C’est un comédien sensible, fin lettré, élégant qui commence par se mettre à nu, littéralement, sur la scène de l’Atelier. Vincent Dedienne a un air de Chris Esquerre dans la diction pincée ou sa façon de pencher la tête pour souligner une gène ou un effet comique, un côté Guillaume Gallienne – qui jouait d’ailleurs sur ces mêmes planches – pour ses qualités de comédien au registre étendu. Mais il a un sens de l’absurde où l’on sent aussi l’influence de François Rollin qui l’a mis en scène, et une façon résolue de laisser ses phrases en suspens là où l’on ne s’y attend pas, une élocution précise, un peu emphatique et un vrai sens du rythme.
Vincent Dedienne aime les listes, les actrices, les beaux garçons et surtout le théâtre. Ses jeux de scène sont excellents : le comédien modernise le sketch classique à la Muriel Robin en faisant exister physiquement les personnages à qui il s’adresse. Autre trouvaille, la figure de Marie-France, sorte d’assistante virtuelle qui l’aide à s’y retrouver dans son propre spectacle.
C’est une mise à nu symbolique que traduisent sa nudité propre et ces extraits filmés où l’on découvre ses parents, puis Vincent ado jouant un sketch à 14 ans. Une autobiographie dont il ne cesse de se demander si c’est ou non un one-man-show, interrogation récurrente et très drôle qui scande le spectacle. S’il y a des sketchs, c’est la preuve que c’est un one-man-show, non ? Oui, il y en a, en premier lieu lorsqu’il s’imagine responsable d’un magasin de jouets à la sexualité ambiguë dans une ville de province.

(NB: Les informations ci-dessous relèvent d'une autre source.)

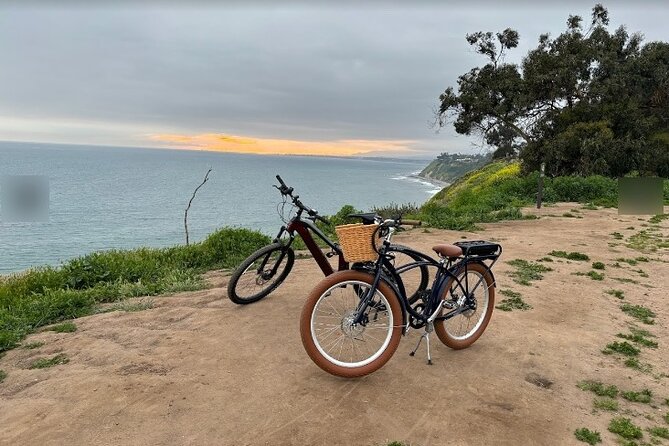 Electric Bike Rental in Santa Barbara - What the equipment adds to the experience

Vincent Dedienne nous offre donc une autobiographie à la fois chronologique et déstructurée, nourrie de précisions, d’ellipses et de ruptures de rythme. Il décrit une enfance solitaire où il s’inventait des jeux à jouer seul (dont il livre un inventaire à la Prévert). A sept ans, il découvre la passion de la scène en regardant une VHS de Muriel Robin, il commence alors à écrire son spectacle qu’il aura terminé à 14 ans, puis c’est l’école de théâtre, un classique du one-man-show où il représente le prof de diction extatique et les élèves de la classe.
Passant du léger au tragique (lorsqu’il évoque la rupture amoureuse), le comédien ne quitte jamais son autodérision et livre un seul-en-scène très émouvant dont le titre, « S’il se passe quelque chose », résonne comme l’écho modifié d’une citation de Francis Bacon.